As shown in FIG. 3, the housing 40 has an input-side cable 20A connected to the external power supply 10 inserted into the housing 40 from the side. The insertion portion of the input cable 20A is watertight. As described above, since the housing 40 is buried in the ground, the portion of the input cable 20A that is inserted into the housing 40 is routed in the ground. The input side cable 20A is exposed above the ground surface G in the middle and connected to the external power supply 10 . Moreover, in this embodiment, the input side cable 20A is configured so that its length can be adjusted. For example, in the middle of the input cable 20A, a bend may be provided, or a retractable storage section may be provided.

In addition, the housing 40 exposes the output cable 20B to which the charging plug 20C is connected to the outside from the upper surface 40a.

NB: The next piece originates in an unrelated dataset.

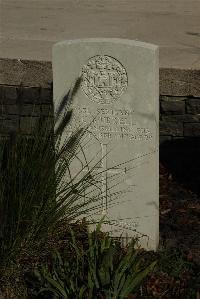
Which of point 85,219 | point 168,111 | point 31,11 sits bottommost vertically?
point 85,219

Further, as shown in FIG. 3, the housing 40 has an accommodating portion 41 that accommodates the charging plug 20C and the output side cable 20B. The housing portion 41 is formed on the upper surface 40 a of the housing 40 . The accommodating portion 41 may accommodate the entire exposed output-side cable 20B and the charging plug 20C as long as it can be fixed to the housing 40 .

Furthermore, in the present embodiment, the charging device 100 is configured so that the housing 40 can move along the ground surface G. As shown in FIG. As shown in FIG. 2, charging device 100 includes moving rails L1 and L2 that are arranged to face each other. In this embodiment, the moving rails L1 and L2 are arranged so as to sandwich the housing 40 in the ground. The moving rails L1 and L2 extend side by side along the continuously arranged sections 1a. Housing 40 of charging device 100 is arranged to be movable along movement rails L1 and L2. That is, the housing 40 can move on the movement rails L1 and L2. As described above, since the input cable 20A is configured to be able to expand and contract in the ground, it can expand and contract along with the movement of the housing 40 so as not to hinder movement. The movement of the housing 40 may be performed manually by the user, or a driving device for moving the housing 40 may be provided, and the user may input a movement instruction to an operation unit (not shown), thereby automatically moving the housing 40. You can move it.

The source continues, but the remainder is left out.